2 April 2005


Granny and Grandad had to come through again like all the other times, these past two weeks. They promised to stay with big brother while my wife and I talk to the 22q11 specialist.

I had told my loved one, she had cried and I comforted. I had tried to see the good in knowing things in advance, being prepared with all sorts of questions. We had had some time since that other doctor gave me news earlier today. I’m not sure it helped.

Eventually a woman arrived. She had reddish hair, a white doctor’s coat and a singing Icelandic accent. “Hi, my name is Solveig, are you Abbe’s mum and dad?” She looked at Abbe for a while, and then gave him a little pat on the cheek with the back of her index finger. She sat down on a chair opposite us and started talking.

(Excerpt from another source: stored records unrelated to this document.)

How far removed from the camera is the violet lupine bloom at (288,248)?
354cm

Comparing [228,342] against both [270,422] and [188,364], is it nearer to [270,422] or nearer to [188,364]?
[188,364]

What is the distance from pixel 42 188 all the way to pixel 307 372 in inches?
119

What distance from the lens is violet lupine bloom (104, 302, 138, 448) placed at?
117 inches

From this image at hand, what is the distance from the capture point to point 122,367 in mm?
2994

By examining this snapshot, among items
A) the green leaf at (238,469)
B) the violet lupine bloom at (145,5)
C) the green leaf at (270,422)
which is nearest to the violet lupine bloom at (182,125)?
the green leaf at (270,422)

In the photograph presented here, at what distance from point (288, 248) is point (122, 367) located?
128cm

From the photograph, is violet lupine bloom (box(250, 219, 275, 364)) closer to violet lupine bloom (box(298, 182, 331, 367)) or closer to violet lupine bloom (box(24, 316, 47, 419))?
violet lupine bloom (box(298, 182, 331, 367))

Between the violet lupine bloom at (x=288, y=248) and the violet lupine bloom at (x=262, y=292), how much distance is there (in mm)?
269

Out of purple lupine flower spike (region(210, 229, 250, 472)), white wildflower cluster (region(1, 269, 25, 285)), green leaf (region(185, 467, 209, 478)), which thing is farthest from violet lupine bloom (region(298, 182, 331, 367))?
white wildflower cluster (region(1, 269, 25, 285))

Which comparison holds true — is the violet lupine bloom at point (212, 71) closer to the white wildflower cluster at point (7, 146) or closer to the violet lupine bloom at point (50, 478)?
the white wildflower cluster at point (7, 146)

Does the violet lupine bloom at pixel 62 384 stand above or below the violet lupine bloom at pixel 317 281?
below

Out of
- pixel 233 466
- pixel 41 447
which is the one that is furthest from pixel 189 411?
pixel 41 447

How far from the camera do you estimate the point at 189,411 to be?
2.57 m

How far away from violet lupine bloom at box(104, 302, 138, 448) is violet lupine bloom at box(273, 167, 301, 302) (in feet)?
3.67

Catch22/DiGeorge is an unusual type of chromosome deficiency. There are about 20-30 children born each year in Sweden with this diagnosis. How severe problems it'll result in, varies widely from child to child. Apart from the physical problems such as heart conditions, cleft pallet, immune system trouble, lack of calcium, hearing or sight difficulties, there might be difficulties in concentration and learning disabilities later in life. I heard her mention ADHD, autism and more but I found it so hard to focus that most of it passed without reaction.

“I’ve met so many children with this diagnosis and they’re all lovely”, said Dr. Solveig. She seems a sweet enough person and I’m sure those words were meant to comfort us but they seemed to have the opposite effect. She left us there with lumps in our throats that were becoming impossible to swallow.

In spite of all the time we’d had to prepare I don’t remember asking her a single question.